The “Knokke” of the title is Knokke-sur-Mer, a Belgian seaside village, where the hugely influential French-Danish Impressionist stayed in the summer of 1894 and produced 14 paintings, including this one. The village, Sotheby’s says, appealed to Pissarro’s “enduring interest in provincial life.” In this work, “staccato brushstrokes, reminiscent of Pissarro’s paintings of the 1880s, coalesce with the earthy color palette of his later work.
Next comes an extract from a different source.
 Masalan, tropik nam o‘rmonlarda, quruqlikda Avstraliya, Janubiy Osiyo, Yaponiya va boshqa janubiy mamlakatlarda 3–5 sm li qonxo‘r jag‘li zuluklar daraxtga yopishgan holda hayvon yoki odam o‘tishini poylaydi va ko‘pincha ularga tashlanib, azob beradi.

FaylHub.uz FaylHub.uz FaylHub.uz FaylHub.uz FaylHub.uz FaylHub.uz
The resulting landscape, bathed in a sunlit glow, celebrates the quaint rural environments for which (he) is best known.” 

David Hockney 

‘5 May’ 

This iPad drawing comes from the celebrated English artist’s 2011 series “Arrival of Spring in Woldgate, East Yorkshire in 2011,” which Sotheby’s describes as “one of the artist’s most vibrant and ambitious explorations of landscape, perception, and technological possibility.” Each image in the series documents “subtle shifts in color, light and atmosphere” on the same stretch of the Woldgate, “showing the landscape as something experienced over time rather than frozen in an instant.” The catalogue notes that spring has long been an inspiration for European artists, but says that “no artist has ever observed it so closely, with such fascinated and loving attention, nor recorded it in such detail as an evolving process.” 

Zarina  

‘Morning’ 

Sotheby’s describes Indian artist Zarina Hashmi — known by her first name — as “one of the most compelling figures in post-war international art — an artist whose spare, meditative works distilled the tumult of a peripatetic life into visual form.” She was born in Aligarh, British India, and “the tragedy of the 1947 Partition (shaped) a lifelong meditation on the nature of home as both physical place and spiritual concept.” This piece comes from a series of 36 woodcuts Zarina produced under the title “Home is a Foreign Place.” 

George Condo 

‘Untitled’ 

This 2016 oil-on-linen painting is the perfect example of what the US artist has called “psychological cubism,” which Sotheby’s defines as “a radical reconfiguration of the human figure that fractures identity into simultaneous emotional and perceptual states.” It’s a piece that “distills decades of inquiry into the mechanics of portraiture, drawing upon art-historical precedent while decisively asserting a contemporary idiom that is at once incisive and darkly humorous,” the catalogue notes, adding that the work is “searing with psychological tension and painterly bravura.”